Cinq critères de choix sont ici disponibles :

- le prix de vente de base (hors réduction de prix) de Minute Maid : MM Price ; - le prix de vente de base de Citrus Hill : CH Price ;

- le taux de réduction de prix sur Minute Maid : MM Discount ; - le taux de réduction de prix sur Citrus Hill : CH Discount ;

- la fidélité à la marque CH : Loyalty, mesurée par les préférences passées (comme Guadagni et Little, 1983).

Ces données sont intéressantes pour plusieurs raisons : la taille de l’échantillon correspond à celle communément utilisée dans les études marketing et les sondages d’opinion publique, et les variables sont des variables très souvent étudiées en marketing sur les effets desquelles nous pouvons avoir une première intuition a priori, notamment d’après la revue de littérature de la sous-section B.1.iii.

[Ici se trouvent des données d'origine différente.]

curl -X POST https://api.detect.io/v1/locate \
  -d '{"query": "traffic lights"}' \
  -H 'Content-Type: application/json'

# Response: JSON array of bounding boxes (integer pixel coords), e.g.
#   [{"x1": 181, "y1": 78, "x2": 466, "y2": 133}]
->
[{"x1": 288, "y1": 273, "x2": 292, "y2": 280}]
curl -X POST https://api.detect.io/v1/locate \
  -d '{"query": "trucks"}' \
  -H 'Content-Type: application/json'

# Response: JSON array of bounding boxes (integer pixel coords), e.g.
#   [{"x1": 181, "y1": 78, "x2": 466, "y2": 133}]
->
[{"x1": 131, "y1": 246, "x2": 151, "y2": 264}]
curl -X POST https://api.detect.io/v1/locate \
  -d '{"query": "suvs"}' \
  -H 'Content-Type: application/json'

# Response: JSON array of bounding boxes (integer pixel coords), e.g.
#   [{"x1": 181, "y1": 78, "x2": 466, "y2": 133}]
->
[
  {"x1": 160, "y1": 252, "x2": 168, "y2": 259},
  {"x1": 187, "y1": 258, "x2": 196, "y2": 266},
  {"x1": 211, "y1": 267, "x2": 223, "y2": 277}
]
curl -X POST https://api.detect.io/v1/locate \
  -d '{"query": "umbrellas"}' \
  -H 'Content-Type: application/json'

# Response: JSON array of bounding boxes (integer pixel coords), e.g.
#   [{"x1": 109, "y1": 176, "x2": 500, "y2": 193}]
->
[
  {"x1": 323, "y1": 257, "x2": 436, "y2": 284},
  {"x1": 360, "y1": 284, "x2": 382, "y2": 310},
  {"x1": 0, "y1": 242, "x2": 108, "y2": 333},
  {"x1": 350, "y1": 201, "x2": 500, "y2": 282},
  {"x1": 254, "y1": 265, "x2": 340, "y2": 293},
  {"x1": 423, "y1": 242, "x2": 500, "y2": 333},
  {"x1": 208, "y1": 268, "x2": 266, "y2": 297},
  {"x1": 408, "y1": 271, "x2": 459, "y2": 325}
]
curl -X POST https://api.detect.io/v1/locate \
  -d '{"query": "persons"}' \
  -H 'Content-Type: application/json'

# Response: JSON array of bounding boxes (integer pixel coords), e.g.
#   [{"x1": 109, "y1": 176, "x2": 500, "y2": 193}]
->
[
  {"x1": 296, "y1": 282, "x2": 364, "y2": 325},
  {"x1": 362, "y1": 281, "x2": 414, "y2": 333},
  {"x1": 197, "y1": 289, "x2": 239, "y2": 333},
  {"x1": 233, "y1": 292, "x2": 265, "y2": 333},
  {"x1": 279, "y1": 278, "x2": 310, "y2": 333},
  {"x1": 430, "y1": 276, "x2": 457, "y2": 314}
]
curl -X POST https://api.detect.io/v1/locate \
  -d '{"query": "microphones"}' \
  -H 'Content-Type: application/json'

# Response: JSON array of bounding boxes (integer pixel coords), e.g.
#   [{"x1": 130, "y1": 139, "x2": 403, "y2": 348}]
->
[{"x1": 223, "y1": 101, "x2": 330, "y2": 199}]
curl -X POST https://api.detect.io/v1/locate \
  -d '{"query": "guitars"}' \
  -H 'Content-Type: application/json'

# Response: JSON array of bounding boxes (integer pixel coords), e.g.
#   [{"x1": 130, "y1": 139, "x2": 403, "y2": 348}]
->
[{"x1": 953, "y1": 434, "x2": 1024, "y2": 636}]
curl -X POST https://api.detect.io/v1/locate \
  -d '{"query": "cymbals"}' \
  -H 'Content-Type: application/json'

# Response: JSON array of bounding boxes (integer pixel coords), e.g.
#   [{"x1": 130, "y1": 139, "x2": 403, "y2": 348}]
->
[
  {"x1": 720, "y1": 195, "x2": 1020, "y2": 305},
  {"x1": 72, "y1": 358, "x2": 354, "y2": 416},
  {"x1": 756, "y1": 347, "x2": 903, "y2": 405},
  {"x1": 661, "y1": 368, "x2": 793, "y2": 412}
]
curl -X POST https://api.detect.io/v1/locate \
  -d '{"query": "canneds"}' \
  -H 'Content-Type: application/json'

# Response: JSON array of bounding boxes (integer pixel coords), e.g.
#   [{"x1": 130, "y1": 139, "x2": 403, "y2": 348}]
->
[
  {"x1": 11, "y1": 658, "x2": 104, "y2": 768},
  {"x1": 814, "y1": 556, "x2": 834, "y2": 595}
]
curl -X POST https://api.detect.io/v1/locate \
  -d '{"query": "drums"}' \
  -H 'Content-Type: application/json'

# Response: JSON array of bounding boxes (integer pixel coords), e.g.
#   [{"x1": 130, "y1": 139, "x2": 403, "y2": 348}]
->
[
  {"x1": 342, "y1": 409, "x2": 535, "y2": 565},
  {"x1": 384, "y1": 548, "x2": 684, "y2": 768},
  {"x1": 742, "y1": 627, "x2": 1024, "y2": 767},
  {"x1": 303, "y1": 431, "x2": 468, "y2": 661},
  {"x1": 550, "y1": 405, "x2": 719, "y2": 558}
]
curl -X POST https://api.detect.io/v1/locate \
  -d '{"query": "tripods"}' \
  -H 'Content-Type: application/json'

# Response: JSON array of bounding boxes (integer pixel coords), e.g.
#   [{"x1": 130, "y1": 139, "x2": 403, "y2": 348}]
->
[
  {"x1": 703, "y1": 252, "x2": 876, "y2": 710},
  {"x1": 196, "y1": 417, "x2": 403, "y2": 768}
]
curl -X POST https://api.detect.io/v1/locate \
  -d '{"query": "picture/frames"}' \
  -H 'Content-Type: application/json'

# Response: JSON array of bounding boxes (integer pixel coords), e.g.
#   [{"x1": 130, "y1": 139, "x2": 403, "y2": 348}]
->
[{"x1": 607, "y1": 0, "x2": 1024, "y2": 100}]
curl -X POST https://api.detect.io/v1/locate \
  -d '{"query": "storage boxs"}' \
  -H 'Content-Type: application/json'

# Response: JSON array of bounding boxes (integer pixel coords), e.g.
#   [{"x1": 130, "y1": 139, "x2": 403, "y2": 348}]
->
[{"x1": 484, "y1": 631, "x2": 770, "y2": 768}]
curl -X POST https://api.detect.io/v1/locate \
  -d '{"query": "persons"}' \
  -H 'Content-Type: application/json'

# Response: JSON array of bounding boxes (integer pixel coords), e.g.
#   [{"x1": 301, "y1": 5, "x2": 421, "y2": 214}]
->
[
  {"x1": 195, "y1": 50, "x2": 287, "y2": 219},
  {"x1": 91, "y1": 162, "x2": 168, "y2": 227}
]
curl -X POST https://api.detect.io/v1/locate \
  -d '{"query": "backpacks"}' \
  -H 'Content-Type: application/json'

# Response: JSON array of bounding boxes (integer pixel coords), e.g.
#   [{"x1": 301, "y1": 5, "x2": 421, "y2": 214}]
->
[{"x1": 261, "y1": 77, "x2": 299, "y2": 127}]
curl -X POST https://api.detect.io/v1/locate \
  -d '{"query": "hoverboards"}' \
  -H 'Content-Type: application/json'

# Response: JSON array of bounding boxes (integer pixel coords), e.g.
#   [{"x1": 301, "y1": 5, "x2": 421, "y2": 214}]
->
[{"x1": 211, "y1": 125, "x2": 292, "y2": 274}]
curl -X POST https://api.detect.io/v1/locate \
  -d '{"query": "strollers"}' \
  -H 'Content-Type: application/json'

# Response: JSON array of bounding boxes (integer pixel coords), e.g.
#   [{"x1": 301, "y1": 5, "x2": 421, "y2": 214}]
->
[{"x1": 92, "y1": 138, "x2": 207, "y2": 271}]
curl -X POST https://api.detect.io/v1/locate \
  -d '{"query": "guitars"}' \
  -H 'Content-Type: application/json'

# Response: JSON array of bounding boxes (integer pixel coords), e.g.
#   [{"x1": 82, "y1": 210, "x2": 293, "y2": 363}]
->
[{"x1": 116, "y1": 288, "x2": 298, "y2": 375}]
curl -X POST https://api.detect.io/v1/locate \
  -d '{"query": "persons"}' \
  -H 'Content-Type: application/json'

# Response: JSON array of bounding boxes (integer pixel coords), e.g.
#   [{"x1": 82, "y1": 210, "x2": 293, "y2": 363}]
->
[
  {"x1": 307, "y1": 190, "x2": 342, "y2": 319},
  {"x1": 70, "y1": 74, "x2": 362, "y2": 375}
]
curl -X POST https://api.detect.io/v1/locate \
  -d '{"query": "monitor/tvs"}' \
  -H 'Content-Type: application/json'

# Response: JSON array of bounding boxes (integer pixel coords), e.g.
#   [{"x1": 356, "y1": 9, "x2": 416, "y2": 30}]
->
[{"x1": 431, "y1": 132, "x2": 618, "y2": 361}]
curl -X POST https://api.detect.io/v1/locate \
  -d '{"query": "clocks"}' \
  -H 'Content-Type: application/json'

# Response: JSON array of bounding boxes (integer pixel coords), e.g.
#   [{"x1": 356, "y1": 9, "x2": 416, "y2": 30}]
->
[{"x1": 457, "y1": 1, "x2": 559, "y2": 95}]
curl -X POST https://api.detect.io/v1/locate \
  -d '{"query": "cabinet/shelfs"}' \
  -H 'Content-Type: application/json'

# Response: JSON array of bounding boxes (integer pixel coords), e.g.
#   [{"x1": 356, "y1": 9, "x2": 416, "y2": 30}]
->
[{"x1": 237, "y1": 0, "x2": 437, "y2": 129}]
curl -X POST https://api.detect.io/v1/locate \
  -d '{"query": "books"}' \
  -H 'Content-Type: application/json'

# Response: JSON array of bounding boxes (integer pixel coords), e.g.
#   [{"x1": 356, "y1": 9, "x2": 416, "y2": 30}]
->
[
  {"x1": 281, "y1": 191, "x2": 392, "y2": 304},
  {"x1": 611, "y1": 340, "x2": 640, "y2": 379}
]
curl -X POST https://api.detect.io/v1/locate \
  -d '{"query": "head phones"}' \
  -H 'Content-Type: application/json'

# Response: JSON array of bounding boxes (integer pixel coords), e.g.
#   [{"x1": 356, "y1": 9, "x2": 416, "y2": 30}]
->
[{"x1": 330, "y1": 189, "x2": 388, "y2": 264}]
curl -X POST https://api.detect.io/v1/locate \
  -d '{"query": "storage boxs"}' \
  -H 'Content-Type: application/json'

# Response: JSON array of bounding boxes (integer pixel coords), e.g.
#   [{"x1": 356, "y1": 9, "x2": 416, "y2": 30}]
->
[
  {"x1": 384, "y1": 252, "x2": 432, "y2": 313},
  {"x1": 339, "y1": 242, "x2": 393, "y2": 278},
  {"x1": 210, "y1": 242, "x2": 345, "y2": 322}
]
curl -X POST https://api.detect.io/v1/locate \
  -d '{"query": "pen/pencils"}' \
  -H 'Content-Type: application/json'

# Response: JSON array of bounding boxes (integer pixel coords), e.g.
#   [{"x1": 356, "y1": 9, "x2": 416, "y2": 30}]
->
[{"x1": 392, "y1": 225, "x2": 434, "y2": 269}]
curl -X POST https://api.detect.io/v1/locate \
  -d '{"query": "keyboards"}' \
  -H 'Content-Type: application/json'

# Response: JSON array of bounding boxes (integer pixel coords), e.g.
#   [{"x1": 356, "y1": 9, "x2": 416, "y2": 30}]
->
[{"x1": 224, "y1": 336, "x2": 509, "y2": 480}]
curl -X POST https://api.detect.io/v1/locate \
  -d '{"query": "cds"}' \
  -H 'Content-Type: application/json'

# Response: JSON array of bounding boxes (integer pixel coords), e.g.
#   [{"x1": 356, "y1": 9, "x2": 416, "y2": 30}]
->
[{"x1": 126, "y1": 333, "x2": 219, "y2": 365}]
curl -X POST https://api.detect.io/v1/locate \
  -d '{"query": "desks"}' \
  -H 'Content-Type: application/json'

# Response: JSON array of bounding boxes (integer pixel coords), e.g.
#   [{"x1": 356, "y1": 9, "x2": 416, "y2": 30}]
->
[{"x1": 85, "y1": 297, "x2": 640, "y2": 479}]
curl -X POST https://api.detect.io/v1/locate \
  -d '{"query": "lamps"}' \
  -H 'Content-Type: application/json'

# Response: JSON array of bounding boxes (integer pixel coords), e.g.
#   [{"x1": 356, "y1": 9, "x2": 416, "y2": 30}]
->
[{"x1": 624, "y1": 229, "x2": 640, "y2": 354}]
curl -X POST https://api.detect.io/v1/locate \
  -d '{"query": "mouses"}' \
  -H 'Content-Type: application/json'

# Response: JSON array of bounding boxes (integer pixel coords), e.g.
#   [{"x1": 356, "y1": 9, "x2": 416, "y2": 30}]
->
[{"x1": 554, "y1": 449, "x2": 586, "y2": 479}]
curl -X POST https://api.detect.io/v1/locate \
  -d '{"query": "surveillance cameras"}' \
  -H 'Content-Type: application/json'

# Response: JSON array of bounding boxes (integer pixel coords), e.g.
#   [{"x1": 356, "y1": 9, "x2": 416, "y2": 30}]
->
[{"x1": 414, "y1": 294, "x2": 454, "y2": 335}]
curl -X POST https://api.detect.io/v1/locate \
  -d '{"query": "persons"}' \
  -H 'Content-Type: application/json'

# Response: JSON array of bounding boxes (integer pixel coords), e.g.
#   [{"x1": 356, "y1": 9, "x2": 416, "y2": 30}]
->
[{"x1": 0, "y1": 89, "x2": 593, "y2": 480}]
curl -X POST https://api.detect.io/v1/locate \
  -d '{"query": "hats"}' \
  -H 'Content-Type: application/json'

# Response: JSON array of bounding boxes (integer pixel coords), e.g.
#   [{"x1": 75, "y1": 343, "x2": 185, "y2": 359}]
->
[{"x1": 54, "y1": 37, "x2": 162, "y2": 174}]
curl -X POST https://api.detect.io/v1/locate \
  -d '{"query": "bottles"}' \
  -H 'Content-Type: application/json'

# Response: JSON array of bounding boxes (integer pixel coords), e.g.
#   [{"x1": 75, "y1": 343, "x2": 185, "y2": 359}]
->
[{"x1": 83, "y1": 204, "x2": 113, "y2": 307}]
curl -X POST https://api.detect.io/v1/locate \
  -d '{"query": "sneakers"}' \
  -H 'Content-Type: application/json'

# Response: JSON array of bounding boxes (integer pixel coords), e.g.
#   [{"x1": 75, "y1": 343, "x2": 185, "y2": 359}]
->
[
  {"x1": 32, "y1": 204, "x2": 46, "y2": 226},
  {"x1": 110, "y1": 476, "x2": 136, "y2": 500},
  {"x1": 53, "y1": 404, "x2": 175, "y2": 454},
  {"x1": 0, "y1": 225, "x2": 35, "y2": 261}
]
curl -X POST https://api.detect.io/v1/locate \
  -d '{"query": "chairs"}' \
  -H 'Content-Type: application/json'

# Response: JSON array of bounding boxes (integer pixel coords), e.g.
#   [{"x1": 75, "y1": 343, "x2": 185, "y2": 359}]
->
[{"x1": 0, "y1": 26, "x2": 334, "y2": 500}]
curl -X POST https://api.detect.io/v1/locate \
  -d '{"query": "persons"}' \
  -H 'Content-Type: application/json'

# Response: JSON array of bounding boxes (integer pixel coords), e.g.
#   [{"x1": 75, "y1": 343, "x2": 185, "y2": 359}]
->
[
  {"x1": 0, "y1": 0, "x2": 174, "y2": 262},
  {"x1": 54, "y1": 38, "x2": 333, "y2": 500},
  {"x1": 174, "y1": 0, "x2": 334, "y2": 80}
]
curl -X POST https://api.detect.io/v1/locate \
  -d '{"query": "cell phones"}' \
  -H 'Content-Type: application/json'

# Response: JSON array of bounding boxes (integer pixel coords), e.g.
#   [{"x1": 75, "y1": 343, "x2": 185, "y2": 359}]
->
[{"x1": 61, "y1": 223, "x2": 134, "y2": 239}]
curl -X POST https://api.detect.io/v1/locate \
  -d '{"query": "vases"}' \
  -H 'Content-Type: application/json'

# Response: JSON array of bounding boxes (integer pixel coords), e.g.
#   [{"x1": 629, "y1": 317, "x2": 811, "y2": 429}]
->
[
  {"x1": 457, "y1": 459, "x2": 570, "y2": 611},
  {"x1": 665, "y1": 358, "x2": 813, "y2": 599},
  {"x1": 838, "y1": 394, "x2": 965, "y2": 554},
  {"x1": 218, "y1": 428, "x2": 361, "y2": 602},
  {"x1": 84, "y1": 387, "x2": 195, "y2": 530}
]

Notons ici que notre approche ne nécessite pas une méthode de recueil spécifique de données, ce qui permet de l’utiliser sur toute base de données décrivant un choix binaire. De plus,

suivant la démarche adoptée pour appliquer notre méthode (Cf. section E), la nature des variables correspondant à nos critères de choix peut s’étendre à tout type de variable.